## 提供テキスト:
+--

田辺聖子さん訳の、
「むかし・あけぼの」
~小説枕草子~
(1986年初版)角川文庫
・浮舟はこうして、
ついに出家した
妹尼に願い出たとて、
許してもらえそうになく、
きっと反対したであろうに、
嬉しくも宿願を果たしたことで、
浮舟は初めて生きていた甲斐が、
あったと思った
僧都たちの一行は京に出発し、
山荘は再び静寂を取り戻した
少将の尼や左衛門たちは、
「思いがけぬことになってしまって」
と尽きず恨み言をいっていた
「私どもも、
お姫さまのご良縁を、
どんなに願っていたことか
心細いお住居も、
しばらくの間のこと、
やがてお幸せなご結婚をと、
みな期待しておりましたのに、
こんなお姿になってしまわれて
先の長いこれからを、
どうやってお過ごしになるおつもり?
老いさらばえた年寄りでも、
出家するとなると、
人生が終わりのように思えて、
とても悲しいものですのに」
浮舟にいって聞かせるが、
浮舟自身は、
はじめて心の平安を得て、
嬉しいのであった
(ああ、これで、
浮世の苦労と縁切りになった
良縁の、結婚の、ということから、
無縁になったというのは、
ほんとに気楽)
と思った
翌朝、
さすがに浮舟は人目を避け、
部屋も暗くして籠っていた
人の反対を押し切っての出家なので、
昨日までと違った姿を見られるのは、
恥ずかしく、
髪の裾がばらばらなのを、
人に頼んで整えてもらいたいが、
(頼めばしてくれるだろうけれど、
またもや愚痴をこぼされる・・・)

+--

## データ欄:
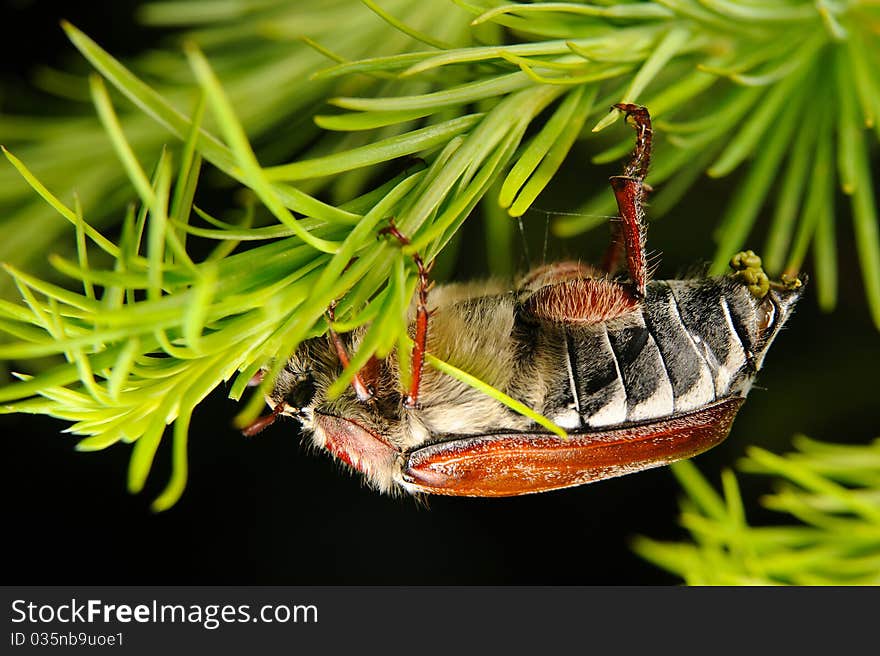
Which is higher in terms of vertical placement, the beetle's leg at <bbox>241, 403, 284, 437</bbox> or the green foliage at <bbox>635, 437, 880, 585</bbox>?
the beetle's leg at <bbox>241, 403, 284, 437</bbox>

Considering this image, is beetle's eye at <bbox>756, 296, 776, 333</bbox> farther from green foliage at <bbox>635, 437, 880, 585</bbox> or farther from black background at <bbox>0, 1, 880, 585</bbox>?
black background at <bbox>0, 1, 880, 585</bbox>

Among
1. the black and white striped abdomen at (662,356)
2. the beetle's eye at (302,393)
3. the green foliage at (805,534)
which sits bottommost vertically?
the green foliage at (805,534)

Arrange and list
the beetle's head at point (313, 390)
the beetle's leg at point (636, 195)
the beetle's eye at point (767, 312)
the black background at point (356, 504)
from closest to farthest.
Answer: the beetle's leg at point (636, 195) → the beetle's eye at point (767, 312) → the beetle's head at point (313, 390) → the black background at point (356, 504)

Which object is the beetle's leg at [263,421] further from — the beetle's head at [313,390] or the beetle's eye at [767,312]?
the beetle's eye at [767,312]

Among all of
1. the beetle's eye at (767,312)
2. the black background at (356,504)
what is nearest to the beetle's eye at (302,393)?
the black background at (356,504)

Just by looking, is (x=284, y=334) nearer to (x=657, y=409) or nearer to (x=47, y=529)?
(x=657, y=409)

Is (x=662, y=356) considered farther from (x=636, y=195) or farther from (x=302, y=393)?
(x=302, y=393)

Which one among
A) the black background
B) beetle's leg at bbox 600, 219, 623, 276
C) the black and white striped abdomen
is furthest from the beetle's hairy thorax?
the black background
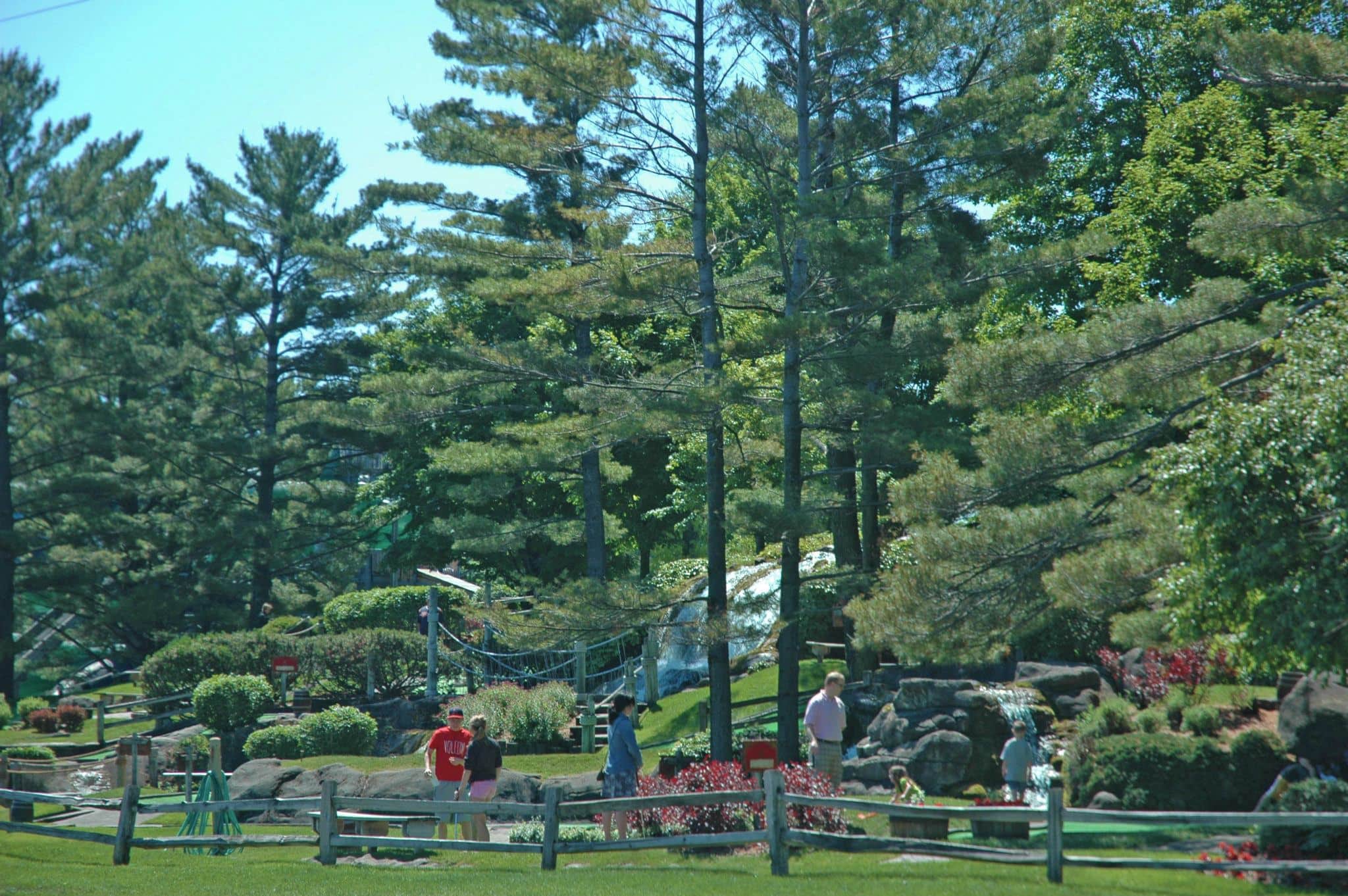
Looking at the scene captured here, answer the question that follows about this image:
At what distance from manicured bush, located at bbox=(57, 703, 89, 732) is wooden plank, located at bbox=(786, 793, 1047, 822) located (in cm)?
2658

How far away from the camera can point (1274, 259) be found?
1845cm

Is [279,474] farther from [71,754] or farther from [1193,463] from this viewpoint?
[1193,463]

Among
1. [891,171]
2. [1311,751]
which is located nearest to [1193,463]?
[1311,751]

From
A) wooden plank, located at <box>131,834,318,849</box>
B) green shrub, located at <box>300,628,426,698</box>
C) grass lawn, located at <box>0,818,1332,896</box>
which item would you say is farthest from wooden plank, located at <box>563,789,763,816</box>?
green shrub, located at <box>300,628,426,698</box>

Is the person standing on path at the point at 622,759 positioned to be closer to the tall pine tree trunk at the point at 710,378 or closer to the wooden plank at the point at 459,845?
the wooden plank at the point at 459,845

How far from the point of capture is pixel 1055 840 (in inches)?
376

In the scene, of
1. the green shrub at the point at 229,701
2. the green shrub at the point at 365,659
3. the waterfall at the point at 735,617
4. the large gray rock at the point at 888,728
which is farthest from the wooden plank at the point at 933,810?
the green shrub at the point at 365,659

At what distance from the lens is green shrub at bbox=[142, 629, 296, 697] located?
27.3 m

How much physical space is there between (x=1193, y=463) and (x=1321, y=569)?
4.03 ft

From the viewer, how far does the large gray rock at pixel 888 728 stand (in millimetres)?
16641

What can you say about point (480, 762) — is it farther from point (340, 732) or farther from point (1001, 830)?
point (340, 732)

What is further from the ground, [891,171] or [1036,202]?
[1036,202]

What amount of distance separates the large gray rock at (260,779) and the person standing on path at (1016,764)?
34.0 feet

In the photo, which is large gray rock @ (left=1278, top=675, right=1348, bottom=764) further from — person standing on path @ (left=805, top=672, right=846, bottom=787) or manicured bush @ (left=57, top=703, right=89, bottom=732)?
manicured bush @ (left=57, top=703, right=89, bottom=732)
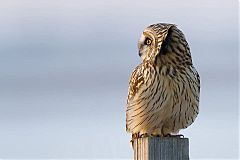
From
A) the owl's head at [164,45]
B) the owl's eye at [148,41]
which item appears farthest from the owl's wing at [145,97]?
the owl's eye at [148,41]

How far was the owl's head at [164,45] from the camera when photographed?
16.1 ft

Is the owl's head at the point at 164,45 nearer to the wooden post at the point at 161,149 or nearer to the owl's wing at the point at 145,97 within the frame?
the owl's wing at the point at 145,97

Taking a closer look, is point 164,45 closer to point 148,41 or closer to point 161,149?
point 148,41

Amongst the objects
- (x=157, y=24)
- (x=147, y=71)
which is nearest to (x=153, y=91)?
(x=147, y=71)

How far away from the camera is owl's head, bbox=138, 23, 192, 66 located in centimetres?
491

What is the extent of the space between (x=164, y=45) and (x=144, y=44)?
0.55 feet

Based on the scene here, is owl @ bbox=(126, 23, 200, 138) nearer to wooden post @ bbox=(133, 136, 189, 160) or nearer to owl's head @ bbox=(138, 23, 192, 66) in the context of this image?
owl's head @ bbox=(138, 23, 192, 66)

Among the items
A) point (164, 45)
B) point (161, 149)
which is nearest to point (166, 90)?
point (164, 45)

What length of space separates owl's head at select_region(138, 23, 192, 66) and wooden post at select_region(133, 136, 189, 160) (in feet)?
6.54

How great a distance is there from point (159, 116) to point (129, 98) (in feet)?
1.99

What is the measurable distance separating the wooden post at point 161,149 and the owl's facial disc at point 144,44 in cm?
206

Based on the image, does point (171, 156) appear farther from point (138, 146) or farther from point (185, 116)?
point (185, 116)

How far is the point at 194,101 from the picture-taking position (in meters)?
5.33

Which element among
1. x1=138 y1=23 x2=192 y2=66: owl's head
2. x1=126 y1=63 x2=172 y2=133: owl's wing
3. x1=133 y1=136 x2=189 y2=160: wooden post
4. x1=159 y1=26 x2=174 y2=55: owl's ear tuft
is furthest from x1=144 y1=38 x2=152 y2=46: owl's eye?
x1=133 y1=136 x2=189 y2=160: wooden post
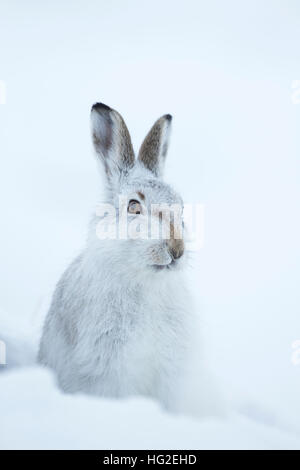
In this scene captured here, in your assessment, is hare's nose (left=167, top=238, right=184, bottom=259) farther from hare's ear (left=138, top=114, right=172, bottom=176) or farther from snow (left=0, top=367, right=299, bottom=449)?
snow (left=0, top=367, right=299, bottom=449)

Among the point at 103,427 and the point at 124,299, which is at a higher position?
the point at 124,299

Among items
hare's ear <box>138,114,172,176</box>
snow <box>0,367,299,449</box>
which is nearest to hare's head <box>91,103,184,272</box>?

+--

## 依頼事項:
A. 浮舟の出家の文章について、次の問いに答えてください。
(i) 僧都たちの一行はどこへ出発しましたか。
(ii) 少将の尼や左衛門たちは、どんな恨み言をいっていましたか。
(iii) 翌朝、浮舟は部屋をどうして籠っていましたか。
B. 浮舟の出家の文章を、最後の行の次から続けてください。

## 回答一覧:
A.
(i) 京
(ii) 「思いがけぬことになってしまって」
(iii) 暗くしていた

B.
と気がひけて、
いい出せないでいる
もともと、
思うことを人に言えない性分なのに、
まして親しく話せる相手もいないので、
浮舟は書くしかなかった
すべては終わった・・・
と書いた
自分の身も、
愛する人も亡きものに思い、
一度は捨てた世だった
それをまた再び捨てたのだ
同じようなことを書き散らして、
いるところへ、
中将の手紙が来た
少将の尼たちは浮舟の出家に、
動揺しているので、
言い繕う考えも浮かばず、
中将にそのままを告げた
「何だって!
あの美女が尼になったと?」
中将はがっかりしてしまった
なるほど、
そんな気持ちがあったからこそ、
かたくなに相手にならなかったのか、
と合点した
折り返し手紙をやる
「申し上げようのない驚きです
彼岸へ船出なさったあなたに、
私も遅れまいと気がせかれます」
浮舟はいつになく、
中将の手紙を見た
「心は浮世の岸を離れました
けれど、行く末はどうなりますか」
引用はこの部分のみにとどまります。